Tugas: Tulis kembali bagian berita tentang fenomena rojali, dari kata-kata yang memuat "7 hours ago" sampai "Timur, Rabu (23/7).", dan ganti nama "mal" menjadi "plaza".

Bacaan:
──────
Pengusaha Mal Blak-blakan Omzet Seret Gara-gara 'Rojali'

7 hours ago 2

Jakarta, CNN Indonesia --

Ketua Umum Asosiasi Pengelola Pusat Belanja Indonesia (APPBI) Alphonsus Widjaja mengungkapkan fenomena 'rojali' alias rombongan jarang beli kembali mencuat tahun ini. Dia menyebut rojali membuat seret pertumbuhan omzet mal.

Istilah tersebut merujuk pada tren meningkatnya kunjungan masyarakat ke mal, tetapi tidak diikuti dengan pembelian yang signifikan.

"Sekarang memang terjadi ini (fenomena rojali) lebih karena faktor daya beli, khususnya yang di kelas menengah bawah. Kan daya belinya berkurang, uang yang dipegang semakin sedikit, tetapi mereka tetap datang ke pusat perbelanjaan," kata Alphonsus di Pusat Grosir Cililitan, Jakarta Timur, Rabu (23/7).

ADVERTISEMENT

SCROLL TO CONTINUE WITH CONTENT

Menurutnya, jumlah pengunjung pusat perbelanjaan meningkat 10 persen dibandingkan tahun lalu. Dia menyebut jumlah itu jauh dari target 20-30 persen.

Peningkatan jumlah kunjungan yang tak terlalu tinggi itu dibarengi minimnya jumlah belanja. Alphonsus mengatakan masyarakat yang datang ke mal lebih sering hanya melihat-lihat ataupun belanja sedikit.
──────
[Catatan]
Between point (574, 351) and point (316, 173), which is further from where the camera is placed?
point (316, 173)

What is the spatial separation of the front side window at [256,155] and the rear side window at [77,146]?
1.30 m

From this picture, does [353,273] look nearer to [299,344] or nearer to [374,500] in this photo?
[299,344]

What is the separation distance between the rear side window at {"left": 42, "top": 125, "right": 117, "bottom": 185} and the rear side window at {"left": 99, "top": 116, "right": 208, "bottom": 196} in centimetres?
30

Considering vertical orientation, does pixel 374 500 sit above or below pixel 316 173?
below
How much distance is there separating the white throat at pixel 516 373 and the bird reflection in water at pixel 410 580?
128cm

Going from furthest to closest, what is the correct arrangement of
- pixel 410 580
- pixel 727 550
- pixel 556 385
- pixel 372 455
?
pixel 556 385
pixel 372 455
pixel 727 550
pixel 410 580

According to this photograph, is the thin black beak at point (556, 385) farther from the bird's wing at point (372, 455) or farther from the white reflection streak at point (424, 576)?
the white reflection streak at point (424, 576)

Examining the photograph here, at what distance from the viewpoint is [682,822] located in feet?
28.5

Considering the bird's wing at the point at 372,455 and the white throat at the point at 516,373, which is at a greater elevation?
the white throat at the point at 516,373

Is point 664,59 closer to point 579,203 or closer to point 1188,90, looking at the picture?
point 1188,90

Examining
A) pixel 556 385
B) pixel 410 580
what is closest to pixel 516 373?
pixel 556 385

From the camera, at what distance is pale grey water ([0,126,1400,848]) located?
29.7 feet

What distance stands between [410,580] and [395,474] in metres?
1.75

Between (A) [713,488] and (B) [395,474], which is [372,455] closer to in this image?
──────
Jawaban:
7 hours ago 2

Jakarta, CNN Indonesia --

Ketua Umum Asosiasi Pengelola Pusat Belanja Indonesia (APPBI) Alphonsus Widjaja mengungkapkan fenomena 'rojali' alias rombongan jarang beli kembali mencuat tahun ini. Dia menyebut rojali membuat seret pertumbuhan omzet plaza.

Istilah tersebut merujuk pada tren meningkatnya kunjungan masyarakat ke plaza, tetapi tidak diikuti dengan pembelian yang signifikan.

"Sekarang memang terjadi ini (fenomena rojali) lebih karena faktor daya beli, khususnya yang di kelas menengah bawah. Kan daya belinya berkurang, uang yang dipegang semakin sedikit, tetapi mereka tetap datang ke pusat perbelanjaan," kata Alphonsus di Pusat Grosir Cililitan, Jakarta Timur, Rabu (23/7).